_Alıntı:_

↓

Anne karnından erişkin yaşama kadar insanların bireysel kimlikleri sürekli olarak gelişmekte ve değişiklikler yaşayabilmektedir. Bunun yanında insan yavrusunun doğumdan ergenlik dönemine kadar geçirdiği süre çekirdek bireysel kimlik oluşumunda çok önemli bir yer tutar. Çekirdek kimliğin oluşumu ile birey, çevresi, kendisi, ülkesi, diğer insanlar, politika, siyaset ve gündelik yaşam gibi çeşitli konularda kendisine özgün fikirlere ve inançlara sahip olabilmektedir.
Kimlik, psikodinamik bir bakış açısıyla, bireyin iç dünyasında işleyen kendilik modelini ve kendi geçmişi, şimdisi ve geleceğini, anımsanan, duyumsanan ve beklenen bir varoluşun sürekliliğinde bütünleştirmesini ifade etmektedir. Kimliği netleşen, yerleşen bir birey; gerçekçi bir beden imgesine, kendi cinsiyetine ilişkin öznel bir berraklığa, vicdan duygusuna, grubu ve idealleriyle içsel bir dayanışma duygusuna sahip demektir. Bu anlamda da kimlik bütünlüğünü tam anlamıyla oluşturamamış bireylerin gerçekçi bir dünya algısı oluşturamaması, önyargılı düşünce ve davranışlarda bulunabilecekleri anlamına gelmektedir.

↑

Yukarıdaki kimlik gelişimi metninde "Kimlik, psikodinamik bir" ile "bulunabilecekleri anlamına gelmektedir." arasındaki kısmı, her ikisi de dahil, olduğu gibi aktarın.

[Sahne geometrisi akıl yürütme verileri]
↓

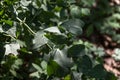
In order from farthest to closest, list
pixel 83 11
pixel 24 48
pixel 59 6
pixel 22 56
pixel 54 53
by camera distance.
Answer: pixel 83 11
pixel 22 56
pixel 59 6
pixel 24 48
pixel 54 53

↑

_Alıştırma çıktısı:_
Kimlik, psikodinamik bir bakış açısıyla, bireyin iç dünyasında işleyen kendilik modelini ve kendi geçmişi, şimdisi ve geleceğini, anımsanan, duyumsanan ve beklenen bir varoluşun sürekliliğinde bütünleştirmesini ifade etmektedir. Kimliği netleşen, yerleşen bir birey; gerçekçi bir beden imgesine, kendi cinsiyetine ilişkin öznel bir berraklığa, vicdan duygusuna, grubu ve idealleriyle içsel bir dayanışma duygusuna sahip demektir. Bu anlamda da kimlik bütünlüğünü tam anlamıyla oluşturamamış bireylerin gerçekçi bir dünya algısı oluşturamaması, önyargılı düşünce ve davranışlarda bulunabilecekleri anlamına gelmektedir.